Although Heard didn't address Rowling directly in her clapback, it's likely she was responding to both the Harry Potter author and others on the Fantastic Beasts team. After all, not only did Rowling defend Depp, but so did Fantastic Beasts director David Yates and Warner Bros as a whole. Their statements all largely focused on the portion of Depp and Heard's joint statement that read, "There was never an intent of physical or emotional harm."

"This matter has been jointly addressed by both parties, in a statement in which they said 'there was never any intent of physical or emotional harm,'" Warner Bros said in a statement on Thursday, according to The Hollywood Reporter. "Based on the circumstances and the information available to us, we, along with the filmmakers, continue to support the decision to proceed with Johnny Depp."

Heard's response to Rowling and Warner Bros.' statements makes things perfectly clear. She's not asking the world not to employ Depp, nor is she asking for them to cast him aside for eternity. But in Warner Bros.' explanation for keeping Depp, the production essentially uses Heard's joint statement to discredit her. And if people are going to use Heard's own words in order to insinuate her allegations were a lie, the least they could do is include the entire statement.

Yes, Heard said there was no "intent of physical or emotional harm" — but both she and Depp also called the relationship "volatile" and insisted there had been no false allegations made. To use only one part of her statement is misleading.

In cases like this — where people cannot retroactively go back and get a peek at intimate details of Heard and Depp's relationship several years ago — there are undoubtedly going to be people who fall on both sides of the allegations. For Depp's daughter and ex-partners to release statements sharing their own personal experiences with Depp is a natural reaction (even if, of course, how one relationship played out doesn't necessarily predict how another will). And yes, employers will eventually go back and work with people accused of egregious acts.

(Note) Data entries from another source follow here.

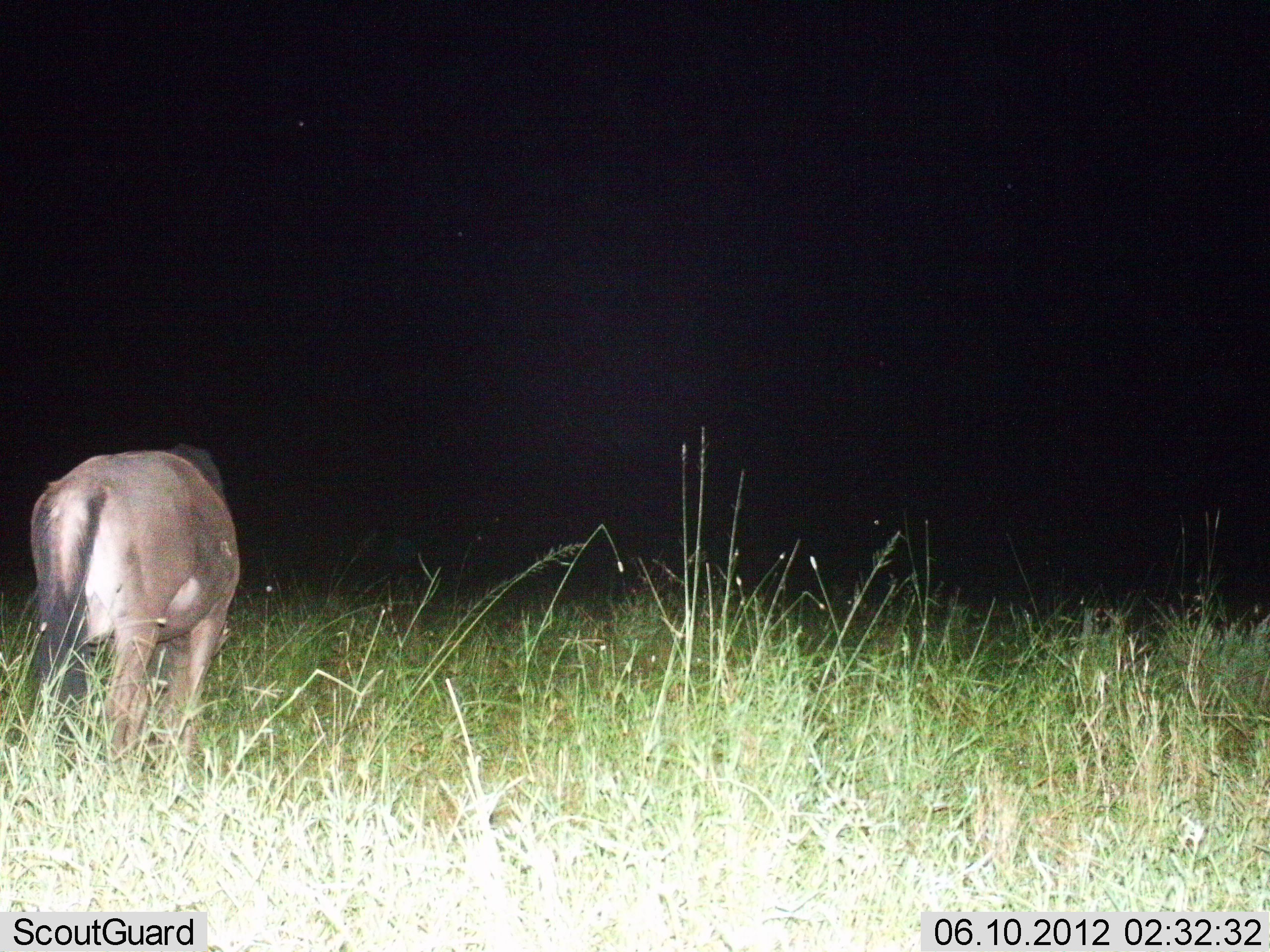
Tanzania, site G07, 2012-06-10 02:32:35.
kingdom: Animalia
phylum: Chordata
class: Mammalia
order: Artiodactyla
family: Bovidae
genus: Connochaetes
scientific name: Connochaetes taurinus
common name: blue wildebeest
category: wildebeest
Wildebeest (blue wildebeest) (Connochaetes taurinus), count 1. Behavior (volunteer vote fractions): standing 60%, resting 0%, moving 20%, interacting 0%. Young present (vote fraction): 0%. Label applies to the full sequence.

But in this case, if Warner Bros. and Rowling are really intent on working with Depp again — a decision many fans have disapproved of — they could have simply stated that, due to their professional relationship with Depp and the lack of a court determination, they had decided to continue working with the actor. There was no need to imply lying on Heard's behalf or to use her words against her. And by choosing to do so, they've done a great disservice to victims of domestic violence and the women who look up to them.